While Primis has taken steps to diversify its business and address regulatory concerns, the company’s operations are still subject to various risks. These include interest rate risk, credit risk, and the potential for continued regulatory scrutiny. The company’s ability to successfully integrate new business lines and manage costs will be critical to its long-term success.

Despite these challenges, Primis’ management remains optimistic about the company’s prospects. The core bank’s cost of deposits and net interest margin improvements, along with the anticipated benefits from the mortgage warehouse lending business, suggest that Primis is well-positioned to deliver stronger financial performance in the coming years, provided it can navigate the regulatory landscape effectively.

Management expects the core bank’s contribution to continue improving, with the cost of deposits remaining 40-50 basis points lower than peers. The pipeline and pace of new commercial relationships is reported to be three times what it was a year ago, indicating strong momentum in the core bank.

The mortgage division is expected to see continued growth, with the production run rate reaching $1 billion in annual locked loans. The sale of the Life Premium Finance division is anticipated to improve the company’s tangible common equity ratio by about 75 basis points and the net interest margin by 6-7 basis points, with an additional 5 basis point margin lift expected over the next several quarters.

The new mortgage warehouse lending business is projected to replace the $375-$450 million in assets from the Life Premium Finance division, with a target average mortgage warehouse book of $400 million for 2025. Management has expressed confidence in reaching a sustainable 1% return on assets (ROA) by the second half of 2025, driven by the expected improvements in the core bank, mortgage division, and the impact of the Life Premium Finance sale.

Conclusion

Primis Financial Corp has faced its share of regulatory hurdles in recent years, but the company’s focus on diversification and optimization of its core banking operations appears to be bearing fruit. The divestiture of the Life Premium Finance division and the expansion of the mortgage warehouse lending business represent strategic moves aimed at improving the company’s profitability and risk profile.
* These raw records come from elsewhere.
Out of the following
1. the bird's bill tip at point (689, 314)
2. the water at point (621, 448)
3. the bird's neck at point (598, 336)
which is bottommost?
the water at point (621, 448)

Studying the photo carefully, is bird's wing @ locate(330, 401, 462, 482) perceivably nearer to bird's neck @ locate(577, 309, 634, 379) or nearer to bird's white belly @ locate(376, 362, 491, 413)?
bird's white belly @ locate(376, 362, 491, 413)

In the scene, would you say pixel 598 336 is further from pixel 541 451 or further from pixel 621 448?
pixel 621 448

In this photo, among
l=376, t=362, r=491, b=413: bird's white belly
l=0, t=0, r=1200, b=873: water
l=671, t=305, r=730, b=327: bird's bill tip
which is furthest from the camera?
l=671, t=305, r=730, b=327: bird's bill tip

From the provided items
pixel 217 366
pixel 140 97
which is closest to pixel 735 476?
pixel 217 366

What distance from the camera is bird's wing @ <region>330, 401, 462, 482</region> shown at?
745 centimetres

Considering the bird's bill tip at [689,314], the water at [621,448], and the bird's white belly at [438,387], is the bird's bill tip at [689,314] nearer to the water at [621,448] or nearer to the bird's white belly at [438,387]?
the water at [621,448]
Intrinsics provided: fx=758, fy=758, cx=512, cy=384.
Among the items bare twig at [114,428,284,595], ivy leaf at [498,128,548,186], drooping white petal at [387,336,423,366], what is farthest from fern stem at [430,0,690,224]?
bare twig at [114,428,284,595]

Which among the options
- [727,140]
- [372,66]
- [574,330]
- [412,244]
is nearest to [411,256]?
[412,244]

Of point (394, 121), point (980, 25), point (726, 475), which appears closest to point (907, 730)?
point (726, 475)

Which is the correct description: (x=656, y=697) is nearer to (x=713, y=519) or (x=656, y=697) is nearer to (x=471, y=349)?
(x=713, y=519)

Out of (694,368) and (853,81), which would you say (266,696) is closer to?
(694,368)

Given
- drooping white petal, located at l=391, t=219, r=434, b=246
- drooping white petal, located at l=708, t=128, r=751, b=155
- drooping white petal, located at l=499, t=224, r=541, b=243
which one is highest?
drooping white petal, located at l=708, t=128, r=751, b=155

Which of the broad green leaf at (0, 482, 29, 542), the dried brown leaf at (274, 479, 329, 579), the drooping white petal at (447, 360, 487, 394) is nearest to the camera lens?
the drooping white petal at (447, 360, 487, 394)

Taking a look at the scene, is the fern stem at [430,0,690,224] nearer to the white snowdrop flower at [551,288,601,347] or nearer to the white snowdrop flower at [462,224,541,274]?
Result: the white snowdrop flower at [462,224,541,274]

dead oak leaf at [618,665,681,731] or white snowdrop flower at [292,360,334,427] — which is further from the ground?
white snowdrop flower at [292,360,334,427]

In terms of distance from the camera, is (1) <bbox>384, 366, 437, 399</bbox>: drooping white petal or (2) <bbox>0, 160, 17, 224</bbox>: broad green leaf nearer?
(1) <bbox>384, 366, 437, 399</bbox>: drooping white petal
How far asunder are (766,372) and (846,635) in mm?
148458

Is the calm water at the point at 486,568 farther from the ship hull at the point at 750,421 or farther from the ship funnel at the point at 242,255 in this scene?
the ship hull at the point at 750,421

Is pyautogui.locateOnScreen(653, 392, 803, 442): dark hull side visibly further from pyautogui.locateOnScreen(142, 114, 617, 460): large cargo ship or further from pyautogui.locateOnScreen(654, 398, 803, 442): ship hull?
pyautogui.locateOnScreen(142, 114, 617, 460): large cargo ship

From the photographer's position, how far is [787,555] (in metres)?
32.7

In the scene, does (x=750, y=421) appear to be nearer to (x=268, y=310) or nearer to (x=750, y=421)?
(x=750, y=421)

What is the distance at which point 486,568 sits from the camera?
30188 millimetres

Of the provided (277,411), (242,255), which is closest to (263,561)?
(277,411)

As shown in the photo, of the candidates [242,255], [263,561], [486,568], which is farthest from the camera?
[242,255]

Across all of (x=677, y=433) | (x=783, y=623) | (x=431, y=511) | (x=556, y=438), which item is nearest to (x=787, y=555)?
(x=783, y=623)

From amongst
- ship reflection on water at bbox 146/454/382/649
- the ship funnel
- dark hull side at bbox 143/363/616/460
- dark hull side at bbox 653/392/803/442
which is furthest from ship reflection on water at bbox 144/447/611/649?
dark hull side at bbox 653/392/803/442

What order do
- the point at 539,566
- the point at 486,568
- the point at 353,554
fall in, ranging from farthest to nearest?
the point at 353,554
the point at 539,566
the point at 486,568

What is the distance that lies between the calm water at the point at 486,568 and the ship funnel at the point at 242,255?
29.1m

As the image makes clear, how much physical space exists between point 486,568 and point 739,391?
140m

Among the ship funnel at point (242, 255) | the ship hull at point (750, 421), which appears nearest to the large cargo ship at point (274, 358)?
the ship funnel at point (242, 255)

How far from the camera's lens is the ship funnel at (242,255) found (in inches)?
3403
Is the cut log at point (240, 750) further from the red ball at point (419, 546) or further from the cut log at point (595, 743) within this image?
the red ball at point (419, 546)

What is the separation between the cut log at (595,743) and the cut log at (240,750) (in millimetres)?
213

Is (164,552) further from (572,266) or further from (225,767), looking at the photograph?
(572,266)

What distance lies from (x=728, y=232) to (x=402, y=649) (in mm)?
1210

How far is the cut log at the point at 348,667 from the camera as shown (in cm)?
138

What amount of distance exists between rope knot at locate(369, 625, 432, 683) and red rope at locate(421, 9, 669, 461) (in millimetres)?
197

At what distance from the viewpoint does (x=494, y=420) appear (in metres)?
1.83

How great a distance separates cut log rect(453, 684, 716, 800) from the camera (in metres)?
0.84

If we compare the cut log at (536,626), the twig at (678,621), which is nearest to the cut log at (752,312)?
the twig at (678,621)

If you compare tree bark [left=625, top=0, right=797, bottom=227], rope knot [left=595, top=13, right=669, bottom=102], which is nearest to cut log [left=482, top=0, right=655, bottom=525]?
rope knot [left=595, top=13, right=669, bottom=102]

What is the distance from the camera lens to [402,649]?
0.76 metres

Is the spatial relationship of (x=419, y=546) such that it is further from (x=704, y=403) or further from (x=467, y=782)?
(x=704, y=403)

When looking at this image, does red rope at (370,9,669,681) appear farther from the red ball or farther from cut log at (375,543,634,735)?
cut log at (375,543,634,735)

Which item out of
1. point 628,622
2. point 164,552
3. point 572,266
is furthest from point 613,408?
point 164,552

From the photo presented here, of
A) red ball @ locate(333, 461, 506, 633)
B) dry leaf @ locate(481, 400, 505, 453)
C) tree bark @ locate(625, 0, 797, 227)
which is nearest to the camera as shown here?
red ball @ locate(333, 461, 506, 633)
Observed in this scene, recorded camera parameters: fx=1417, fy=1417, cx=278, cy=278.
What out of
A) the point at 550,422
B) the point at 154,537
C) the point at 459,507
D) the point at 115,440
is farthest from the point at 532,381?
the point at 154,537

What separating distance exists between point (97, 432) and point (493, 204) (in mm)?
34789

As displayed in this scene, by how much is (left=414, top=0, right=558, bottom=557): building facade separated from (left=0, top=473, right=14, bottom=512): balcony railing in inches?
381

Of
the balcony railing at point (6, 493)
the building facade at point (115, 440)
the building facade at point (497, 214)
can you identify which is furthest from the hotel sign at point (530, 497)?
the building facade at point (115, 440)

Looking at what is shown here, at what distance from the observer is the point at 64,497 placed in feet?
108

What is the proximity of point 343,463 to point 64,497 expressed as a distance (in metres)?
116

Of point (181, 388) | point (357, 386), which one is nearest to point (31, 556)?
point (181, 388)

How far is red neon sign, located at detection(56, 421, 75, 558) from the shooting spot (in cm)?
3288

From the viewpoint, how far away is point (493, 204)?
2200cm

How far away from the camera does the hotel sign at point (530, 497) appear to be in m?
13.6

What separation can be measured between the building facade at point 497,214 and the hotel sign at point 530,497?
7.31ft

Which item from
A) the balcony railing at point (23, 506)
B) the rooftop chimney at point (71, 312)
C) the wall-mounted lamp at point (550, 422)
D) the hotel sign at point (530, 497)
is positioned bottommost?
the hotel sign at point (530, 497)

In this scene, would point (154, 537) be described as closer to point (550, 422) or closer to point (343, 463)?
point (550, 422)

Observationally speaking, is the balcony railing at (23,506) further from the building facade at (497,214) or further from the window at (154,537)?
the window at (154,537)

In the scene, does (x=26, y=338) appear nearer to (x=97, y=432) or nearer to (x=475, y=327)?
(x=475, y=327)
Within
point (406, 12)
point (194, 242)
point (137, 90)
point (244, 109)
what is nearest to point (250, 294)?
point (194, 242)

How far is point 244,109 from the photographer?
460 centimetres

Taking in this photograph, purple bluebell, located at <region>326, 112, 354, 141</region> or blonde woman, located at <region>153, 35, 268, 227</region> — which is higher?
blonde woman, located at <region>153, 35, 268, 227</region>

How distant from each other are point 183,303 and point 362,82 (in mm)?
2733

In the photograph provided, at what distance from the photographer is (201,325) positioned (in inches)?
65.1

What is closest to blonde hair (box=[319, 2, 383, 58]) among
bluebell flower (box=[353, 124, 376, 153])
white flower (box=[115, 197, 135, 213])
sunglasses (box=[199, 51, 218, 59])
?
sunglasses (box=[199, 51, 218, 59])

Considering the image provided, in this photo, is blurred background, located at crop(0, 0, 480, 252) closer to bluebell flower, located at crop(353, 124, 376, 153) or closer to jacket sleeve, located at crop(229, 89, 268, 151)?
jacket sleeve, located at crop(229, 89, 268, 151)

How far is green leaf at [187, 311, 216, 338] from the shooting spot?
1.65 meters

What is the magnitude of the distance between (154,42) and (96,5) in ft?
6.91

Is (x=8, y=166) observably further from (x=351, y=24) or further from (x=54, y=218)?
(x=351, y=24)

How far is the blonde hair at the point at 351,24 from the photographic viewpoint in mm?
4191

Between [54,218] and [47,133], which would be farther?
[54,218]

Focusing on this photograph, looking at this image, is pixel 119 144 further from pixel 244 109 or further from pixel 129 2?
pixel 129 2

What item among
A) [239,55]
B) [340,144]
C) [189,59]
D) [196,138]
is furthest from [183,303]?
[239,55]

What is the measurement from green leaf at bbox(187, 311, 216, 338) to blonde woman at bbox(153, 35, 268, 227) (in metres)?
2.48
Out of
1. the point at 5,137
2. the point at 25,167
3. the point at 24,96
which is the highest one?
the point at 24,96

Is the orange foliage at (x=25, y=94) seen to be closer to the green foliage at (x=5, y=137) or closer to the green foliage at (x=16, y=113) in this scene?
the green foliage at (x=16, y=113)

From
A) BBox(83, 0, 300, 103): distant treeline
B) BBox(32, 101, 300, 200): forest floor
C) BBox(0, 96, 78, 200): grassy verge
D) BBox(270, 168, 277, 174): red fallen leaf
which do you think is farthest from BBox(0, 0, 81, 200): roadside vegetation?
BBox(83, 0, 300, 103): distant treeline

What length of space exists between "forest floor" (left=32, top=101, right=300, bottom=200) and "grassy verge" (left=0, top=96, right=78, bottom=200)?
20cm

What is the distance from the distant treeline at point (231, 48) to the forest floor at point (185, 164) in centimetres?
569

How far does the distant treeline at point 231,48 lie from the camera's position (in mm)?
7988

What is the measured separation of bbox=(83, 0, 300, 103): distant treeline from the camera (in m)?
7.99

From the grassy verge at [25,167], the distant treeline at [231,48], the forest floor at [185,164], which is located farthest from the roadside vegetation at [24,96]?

The company’s two-segment structure, with the Primis Bank segment providing a stable base of net interest income and the Primis Mortgage segment contributing significantly to noninterest income, offers a balanced approach to revenue generation. The strong growth in the mortgage division and the anticipated improvements in the core bank’s performance provide a foundation for potential future growth.

As Primis continues to navigate the regulatory landscape and execute on its diversification strategy, investors will be closely watching to see if the company can deliver on its goal of reaching a 1% ROA by the second half of 2025. The company’s ability to successfully integrate its new business lines, manage costs, and capitalize on the expected benefits from its strategic initiatives will be crucial in determining its long-term success and ability to enhance shareholder value.

Disclaimer: This article is for informational purposes only. It does not constitute financial, legal, or other types of advice. While every effort has been made to ensure the accuracy of the information presented here, the author and the publisher do not make any guarantees about the completeness, reliability, and accuracy of this information.